• Required work:
Repeat, word for word, the part of the passage below on purdah in South Asia that opens with the words containing "Women are also" and closes with "business in public.".

• Excerpt provided:
==================================================
Purdah practices have made it difficult for women in South Asia to engage in public, political or economic processes which involve unrelated men, effectively excluding them from village institutions. Any participation in the formal and judicial process of the village is rendered extremely difficult in so far as these processes are public and open.

The sarpanch (chief) of a village in Uttar Pradesh reported with pride that women hardly brought cases to the panchayat (village council). He claimed that he or one of his colleagues would visit a woman with a complaint and would endeavour to persuade her to obtain some kind of settlement outside the panchayat. It would be a source of shame to the community, he said, if women were obliged to come and settle their disputes in a public space.

Women are also excluded from the market economy. The marketing of farm produce is often entirely in the hands of men. The open market has connotations of being an indecent place for women to be in. In Bangladesh, the term "bajarer meye" or "woman of the market," is synonymous with a woman of loose morals. It is also worth noting that the interpretation of the purdah ideal in this part of India debars women from a means of making a small income which is very important in other areas, namely petty trading and hawking. In some parts of India one does see women hawking vegetables and other goods, but this is unusual in northwest India, being totally at variance that women should not be seen conducting business in public.

Women do not visit mosques, where apart from communal prayers, discussions are held about matters affecting day-to-day affairs of the village. Women do not congregate in this manner. The major Islamic feasts are celebrated by men by congregating in the mosque, but the participation of women is limited to cooking for the feast.

In most rural families, education is not considered necessary for females. Often a religious education is the only education a female child receives, as knowledge of the scriptures and religious regulations is considered an asset in a girl of marriageable age. The reluctance to educate girls stems from several factors. First, since most marriages in South Asia are virilocal, the education of a girl is a financial loss to her natal family. Secondly a girl's labour in the household and childcare may be very important, especially in families where women have to spend a portion of the day in the fields. It made more sense to educate boys who would remain with their parents and support them in their old age. Also, the absence of schools exclusively for girls in rural areas further hampers their chances of receiving an education. The requirement of young girls to remain within a female environment discourages their school attendance after attaining puberty.
==================================================
• Excerpted data:
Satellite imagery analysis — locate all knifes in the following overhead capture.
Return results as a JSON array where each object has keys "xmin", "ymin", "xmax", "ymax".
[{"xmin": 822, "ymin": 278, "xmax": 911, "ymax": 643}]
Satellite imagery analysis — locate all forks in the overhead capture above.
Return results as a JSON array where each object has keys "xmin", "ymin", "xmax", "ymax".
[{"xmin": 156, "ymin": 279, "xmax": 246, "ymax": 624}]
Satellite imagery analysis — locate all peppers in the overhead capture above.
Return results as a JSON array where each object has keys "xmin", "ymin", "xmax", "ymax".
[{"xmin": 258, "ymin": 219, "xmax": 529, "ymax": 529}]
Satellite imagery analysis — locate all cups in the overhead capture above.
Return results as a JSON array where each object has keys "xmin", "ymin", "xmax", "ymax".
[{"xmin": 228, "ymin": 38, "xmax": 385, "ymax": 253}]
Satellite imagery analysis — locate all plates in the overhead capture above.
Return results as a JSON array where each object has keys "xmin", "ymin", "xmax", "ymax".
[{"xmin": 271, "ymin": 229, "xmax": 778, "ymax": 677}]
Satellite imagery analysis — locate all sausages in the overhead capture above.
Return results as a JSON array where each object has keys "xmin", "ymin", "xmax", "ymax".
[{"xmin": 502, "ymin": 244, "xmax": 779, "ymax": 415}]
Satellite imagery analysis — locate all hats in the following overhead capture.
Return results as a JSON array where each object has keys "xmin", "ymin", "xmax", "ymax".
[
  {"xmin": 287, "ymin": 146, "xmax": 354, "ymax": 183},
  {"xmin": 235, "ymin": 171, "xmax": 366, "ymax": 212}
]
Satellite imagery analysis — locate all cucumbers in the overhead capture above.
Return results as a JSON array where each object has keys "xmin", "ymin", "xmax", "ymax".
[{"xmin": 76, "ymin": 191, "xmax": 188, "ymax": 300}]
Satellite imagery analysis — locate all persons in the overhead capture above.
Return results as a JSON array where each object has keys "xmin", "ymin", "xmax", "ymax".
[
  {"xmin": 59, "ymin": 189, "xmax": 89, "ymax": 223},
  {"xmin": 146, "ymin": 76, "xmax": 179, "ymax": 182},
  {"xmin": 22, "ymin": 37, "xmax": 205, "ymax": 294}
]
==================================================
• Task solution:
Women are also excluded from the market economy. The marketing of farm produce is often entirely in the hands of men. The open market has connotations of being an indecent place for women to be in. In Bangladesh, the term "bajarer meye" or "woman of the market," is synonymous with a woman of loose morals. It is also worth noting that the interpretation of the purdah ideal in this part of India debars women from a means of making a small income which is very important in other areas, namely petty trading and hawking. In some parts of India one does see women hawking vegetables and other goods, but this is unusual in northwest India, being totally at variance that women should not be seen conducting business in public.